Shelly Pitterman, UNHCR's Regional Representative to the US and the Caribbean, said in his video message that the former refugee had demonstrated a "genuine commitment to humanitarian issues." Wek has been an out-spoken advocate for access to education for refugee and displaced youth for over a decade.
"I am confident that by undertaking this important role, with your passion and concern, you will help UNHCR mobilize life-saving support and resources to address the situation of refugees and displaced persons around the world, specifically in Africa and South Sudan," said Pitterman.
The announcement of her official role comes just days before World Refugee Day. This year's theme is '1 family torn apart by war is 1 too many.' In 1991, Wek and her family were forced to leave their hometown Wau and flee to Khartoum in the north of Sudan. "My father was unable to get access to the medical care he needed and we lost him after we fled our home," said Wek. Wek knows intimately the impact of violent displacement on families.
Wek sought refuge in London where she was joined by her mother two years later. During her first year in college she was approached by a modeling scout. Wek went on to become one of the most influential African models in the world breaking the mold for beauty in the fashion industry.
In 2012, in celebration of the one-year anniversary of independence, Wek traveled to South Sudan with UNHCR. In a small village built by UNHCR Wek said she heard numerous women express concern over their children's future, specifically their daughters.

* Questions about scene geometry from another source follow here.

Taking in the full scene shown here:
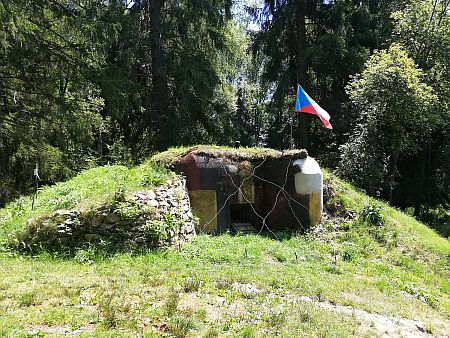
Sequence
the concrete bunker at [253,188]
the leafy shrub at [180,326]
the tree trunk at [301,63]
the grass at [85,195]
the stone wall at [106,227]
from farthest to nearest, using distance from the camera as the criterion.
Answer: the tree trunk at [301,63] → the concrete bunker at [253,188] → the grass at [85,195] → the stone wall at [106,227] → the leafy shrub at [180,326]

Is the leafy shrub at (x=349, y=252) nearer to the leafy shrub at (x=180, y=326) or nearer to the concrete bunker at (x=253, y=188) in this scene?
the concrete bunker at (x=253, y=188)

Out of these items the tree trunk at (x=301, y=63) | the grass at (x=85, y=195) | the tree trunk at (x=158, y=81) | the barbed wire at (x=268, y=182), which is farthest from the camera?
the tree trunk at (x=301, y=63)

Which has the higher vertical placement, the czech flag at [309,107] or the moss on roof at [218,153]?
the czech flag at [309,107]

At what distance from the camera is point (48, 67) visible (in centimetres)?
1443

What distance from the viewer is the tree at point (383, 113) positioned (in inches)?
558

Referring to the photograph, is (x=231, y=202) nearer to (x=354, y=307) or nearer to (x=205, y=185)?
(x=205, y=185)

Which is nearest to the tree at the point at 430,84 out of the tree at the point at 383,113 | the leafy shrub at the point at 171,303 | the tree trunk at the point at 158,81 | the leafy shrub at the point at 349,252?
the tree at the point at 383,113

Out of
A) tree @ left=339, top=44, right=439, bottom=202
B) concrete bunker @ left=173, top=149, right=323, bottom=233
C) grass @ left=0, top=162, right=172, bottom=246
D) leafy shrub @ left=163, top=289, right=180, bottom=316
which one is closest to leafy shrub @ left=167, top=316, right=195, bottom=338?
leafy shrub @ left=163, top=289, right=180, bottom=316

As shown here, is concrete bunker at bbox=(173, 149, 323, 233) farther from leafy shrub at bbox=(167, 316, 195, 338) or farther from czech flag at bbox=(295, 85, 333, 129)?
leafy shrub at bbox=(167, 316, 195, 338)

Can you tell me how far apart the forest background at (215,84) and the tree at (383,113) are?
0.05 metres

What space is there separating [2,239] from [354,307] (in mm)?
6131

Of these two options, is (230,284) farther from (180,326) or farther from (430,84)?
(430,84)

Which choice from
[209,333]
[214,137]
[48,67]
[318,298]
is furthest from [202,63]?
[209,333]

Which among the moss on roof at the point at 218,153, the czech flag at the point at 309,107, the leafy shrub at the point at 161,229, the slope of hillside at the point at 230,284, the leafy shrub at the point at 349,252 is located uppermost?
the czech flag at the point at 309,107
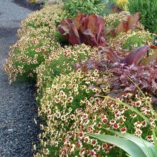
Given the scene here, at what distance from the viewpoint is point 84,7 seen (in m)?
8.87

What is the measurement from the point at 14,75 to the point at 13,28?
15.1ft

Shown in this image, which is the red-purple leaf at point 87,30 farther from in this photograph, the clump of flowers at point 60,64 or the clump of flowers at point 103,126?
the clump of flowers at point 103,126

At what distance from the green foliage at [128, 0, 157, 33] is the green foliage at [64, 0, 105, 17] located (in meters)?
1.17

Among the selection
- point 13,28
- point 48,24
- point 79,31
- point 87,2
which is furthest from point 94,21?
point 13,28

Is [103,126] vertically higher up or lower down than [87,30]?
higher up

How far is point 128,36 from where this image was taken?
5.62 meters

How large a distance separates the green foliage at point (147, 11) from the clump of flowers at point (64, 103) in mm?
3671

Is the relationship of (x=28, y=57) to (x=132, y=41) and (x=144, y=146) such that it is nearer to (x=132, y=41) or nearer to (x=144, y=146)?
(x=132, y=41)

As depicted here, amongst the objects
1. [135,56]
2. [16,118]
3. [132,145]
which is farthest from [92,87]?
[132,145]

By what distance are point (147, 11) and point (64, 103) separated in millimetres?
4203

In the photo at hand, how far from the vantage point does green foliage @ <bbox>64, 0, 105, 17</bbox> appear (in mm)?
8805

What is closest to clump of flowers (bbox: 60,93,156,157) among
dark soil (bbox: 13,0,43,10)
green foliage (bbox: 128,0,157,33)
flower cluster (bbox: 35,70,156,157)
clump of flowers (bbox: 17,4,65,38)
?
flower cluster (bbox: 35,70,156,157)

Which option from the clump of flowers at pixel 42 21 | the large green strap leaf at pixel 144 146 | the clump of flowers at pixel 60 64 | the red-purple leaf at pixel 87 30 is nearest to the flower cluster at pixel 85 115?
the large green strap leaf at pixel 144 146

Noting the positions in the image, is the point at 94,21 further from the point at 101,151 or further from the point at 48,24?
the point at 101,151
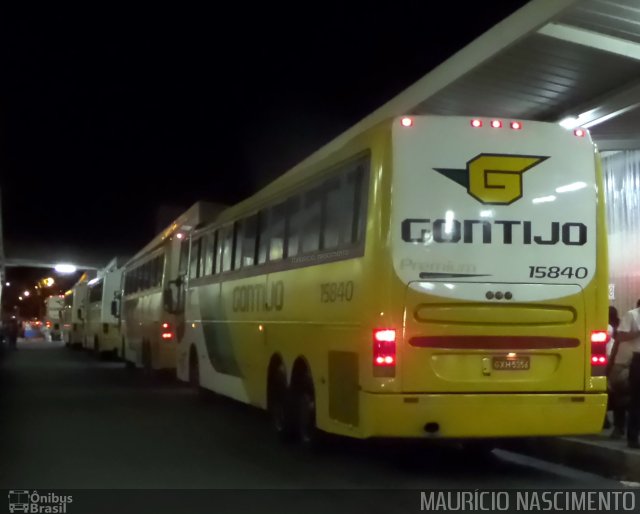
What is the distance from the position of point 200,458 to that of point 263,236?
343 cm

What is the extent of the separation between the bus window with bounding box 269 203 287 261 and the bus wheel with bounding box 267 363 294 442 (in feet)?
4.72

At the forum Wek spoke passionately about the need to educate girls. "Today, it is three-times more likely that a girl in South Sudan will die in childbirth than make it to the eighth grade," said Wek.
UNHCR's Goodwill Ambassadors are, along with High Commissioner António Guterres, the most recognizable public faces of the UN refugee agency. They help bring UNHCR to every corner of the world through their celebrity, popularity, influence, dedication and hard work.